Visits often lead to more questions. Our approach to M&A is to provide as much information as possible to ensure that when an LOI is submitted, there’s a high likelihood the deal will close. Occasionally buyers will ask questions that we don’t think are appropriate in a pre-LOI time frame. We’ll tell you if that is the case, but generally speaking, we prefer more questions upfront. That said, if you suffer from analysis paralysis, understand you might lose the opportunity. Just because we’re answering your questions, it doesn’t mean we’re not moving other quality buyers through the process.

Step 10 – LOI Submission

Often we’re asked to review an LOI before submission to the client, especially when there is competition for the acquisition. We’ll gladly provide guidance, especially if we know an item is a deal-breaker. Some things that we look for in an LOI are defined timelines for due diligence and closing and a clear purchase price and method of payment, not something that is to be determined in the future. See our article on Critical Elements of a Letter of Intent (LOI).  If you need an acquisition loan, we want to know the amount of your equity injection, as this speaks to the likelihood of loan approval. We’ll also seek a deadline for loan application and submission of the purchase and sale agreement.
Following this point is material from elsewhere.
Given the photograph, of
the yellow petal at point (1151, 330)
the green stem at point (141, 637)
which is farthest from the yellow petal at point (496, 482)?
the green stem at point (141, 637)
Our goal is to make sure the parties are on the same page on all key elements to avoid problems later.

Step 11 – Due Diligence

Once the LOI is executed, you’ll be granted access to other folders within the data room. We have a proprietary due diligence tracker that we will incorporate your specific questions into. It’s designed to track the date of a request to the specific category, provide comments and where in the data room the item can be found. To speed the sale process, your lender and attorney can be given access to the tracker and the data room.

Toward the end of due diligence, you’ll be required to submit your purchase and sale agreement. AMB will take a first pass at this document to ensure that it aligns with the LOI. From there, each side’s attorney will take over.

Step 12 – Closing

There will be a roller coaster of emotions on the part of both the Seller and you, the Buyer, during this process. We’ll help you manage it by getting the data needed to become comfortable with the purchase. If you buy a manufacturing business through us, you’ve got a friend in the industry. We’ll remain in touch and cheer on your success. Our relationship with various buyers over time has included building a new website for them, helping them find add-on acquisitions, getting them interviews with major trade publications and sometimes selling the same business years later as you the buyer, become the seller and enter retirement.

The Baker’s Dozen

Here’s a bonus #13 on our process – We’re not fans of a controlled process. Controlled “Auction” processes push people with artificial deadlines. People submit LOIs when they’re not even sure they want to proceed…and the majority of times, they don’t because they didn’t know enough about the target company to make an intelligent acquisition decision. We’d rather facilitate a deep understanding and establishment of a quality, long-term relationship. This is why we close between 97-98% of the manufacturing companies we list.

We hope this helps you understand our sale process. It’s different than many M&A firms, but it’s designed to protect clients, not waste everyone’s time and get both sides to the finish line with their relationship intact so that they can work together through transition.